→ Written request: Count the lines in the rows below that contain the string "does", treating uppercase and lowercase letters as distinct. State only the number.

→ Data lines:
━━━━━━

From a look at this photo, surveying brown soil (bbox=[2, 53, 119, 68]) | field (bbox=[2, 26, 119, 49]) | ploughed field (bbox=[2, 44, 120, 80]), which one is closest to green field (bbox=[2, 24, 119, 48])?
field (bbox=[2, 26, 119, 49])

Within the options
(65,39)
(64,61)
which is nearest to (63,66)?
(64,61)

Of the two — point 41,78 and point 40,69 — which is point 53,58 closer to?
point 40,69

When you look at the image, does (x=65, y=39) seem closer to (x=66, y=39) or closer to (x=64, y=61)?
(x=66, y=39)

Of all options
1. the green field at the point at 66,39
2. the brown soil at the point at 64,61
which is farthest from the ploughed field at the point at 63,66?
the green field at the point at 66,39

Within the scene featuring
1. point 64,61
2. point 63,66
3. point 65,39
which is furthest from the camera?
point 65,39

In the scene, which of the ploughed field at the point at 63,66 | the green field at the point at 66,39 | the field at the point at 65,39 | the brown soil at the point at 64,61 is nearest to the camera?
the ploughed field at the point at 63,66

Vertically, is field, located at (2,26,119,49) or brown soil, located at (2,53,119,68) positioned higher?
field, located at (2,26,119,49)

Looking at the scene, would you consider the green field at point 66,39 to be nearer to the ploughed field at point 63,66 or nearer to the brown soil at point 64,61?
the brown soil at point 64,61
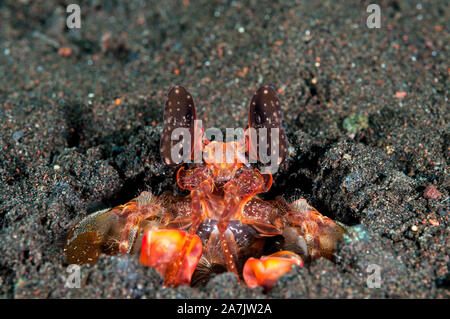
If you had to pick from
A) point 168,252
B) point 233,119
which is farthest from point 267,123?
point 233,119

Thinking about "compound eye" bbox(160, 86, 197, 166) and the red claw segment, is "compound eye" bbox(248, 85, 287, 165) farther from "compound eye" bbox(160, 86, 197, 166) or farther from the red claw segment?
the red claw segment

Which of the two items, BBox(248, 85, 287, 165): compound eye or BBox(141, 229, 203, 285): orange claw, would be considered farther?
BBox(248, 85, 287, 165): compound eye

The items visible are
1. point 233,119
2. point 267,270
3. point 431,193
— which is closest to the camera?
point 267,270

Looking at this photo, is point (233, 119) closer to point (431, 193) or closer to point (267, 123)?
point (267, 123)

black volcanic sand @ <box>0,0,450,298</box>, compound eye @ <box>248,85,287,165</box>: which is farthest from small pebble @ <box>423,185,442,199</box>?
compound eye @ <box>248,85,287,165</box>

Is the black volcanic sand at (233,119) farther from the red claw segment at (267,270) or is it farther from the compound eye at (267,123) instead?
the compound eye at (267,123)

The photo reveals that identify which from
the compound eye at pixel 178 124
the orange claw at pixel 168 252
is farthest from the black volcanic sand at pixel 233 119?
the compound eye at pixel 178 124
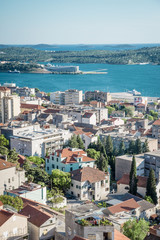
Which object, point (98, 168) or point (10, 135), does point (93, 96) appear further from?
point (98, 168)

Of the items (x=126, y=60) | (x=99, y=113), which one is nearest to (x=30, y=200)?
(x=99, y=113)

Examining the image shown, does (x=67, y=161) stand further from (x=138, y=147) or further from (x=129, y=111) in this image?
(x=129, y=111)

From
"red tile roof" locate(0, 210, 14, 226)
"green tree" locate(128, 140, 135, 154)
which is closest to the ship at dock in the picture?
"green tree" locate(128, 140, 135, 154)

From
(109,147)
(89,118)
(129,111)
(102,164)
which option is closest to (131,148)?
(109,147)

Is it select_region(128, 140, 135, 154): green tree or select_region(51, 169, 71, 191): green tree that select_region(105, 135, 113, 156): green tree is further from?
select_region(51, 169, 71, 191): green tree

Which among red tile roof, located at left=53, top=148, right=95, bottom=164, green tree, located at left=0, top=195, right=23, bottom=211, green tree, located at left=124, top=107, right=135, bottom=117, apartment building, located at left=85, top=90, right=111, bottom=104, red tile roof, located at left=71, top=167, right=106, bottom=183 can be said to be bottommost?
green tree, located at left=124, top=107, right=135, bottom=117

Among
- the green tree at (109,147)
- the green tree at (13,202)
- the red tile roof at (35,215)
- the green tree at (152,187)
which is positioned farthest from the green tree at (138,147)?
the red tile roof at (35,215)
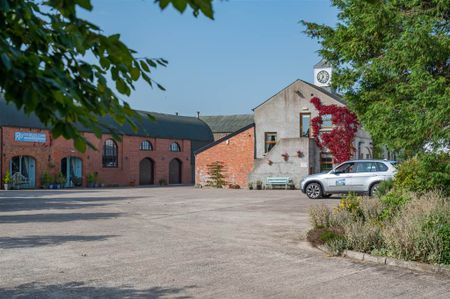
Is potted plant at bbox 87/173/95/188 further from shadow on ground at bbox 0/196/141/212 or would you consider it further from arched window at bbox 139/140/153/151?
shadow on ground at bbox 0/196/141/212

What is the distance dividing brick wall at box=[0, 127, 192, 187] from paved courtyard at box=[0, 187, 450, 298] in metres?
20.4

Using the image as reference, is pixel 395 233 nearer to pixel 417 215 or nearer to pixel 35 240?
pixel 417 215

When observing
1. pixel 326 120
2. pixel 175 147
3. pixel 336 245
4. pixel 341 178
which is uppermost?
pixel 326 120

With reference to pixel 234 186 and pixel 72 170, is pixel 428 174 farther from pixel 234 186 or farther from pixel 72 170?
pixel 72 170

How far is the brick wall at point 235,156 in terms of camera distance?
3762 centimetres

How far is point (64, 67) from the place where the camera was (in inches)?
124

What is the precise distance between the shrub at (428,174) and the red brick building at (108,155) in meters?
18.4

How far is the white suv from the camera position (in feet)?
72.5

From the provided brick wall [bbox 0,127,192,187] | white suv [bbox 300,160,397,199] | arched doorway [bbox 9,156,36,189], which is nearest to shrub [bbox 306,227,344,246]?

━━━━━━

→ Full solution: 3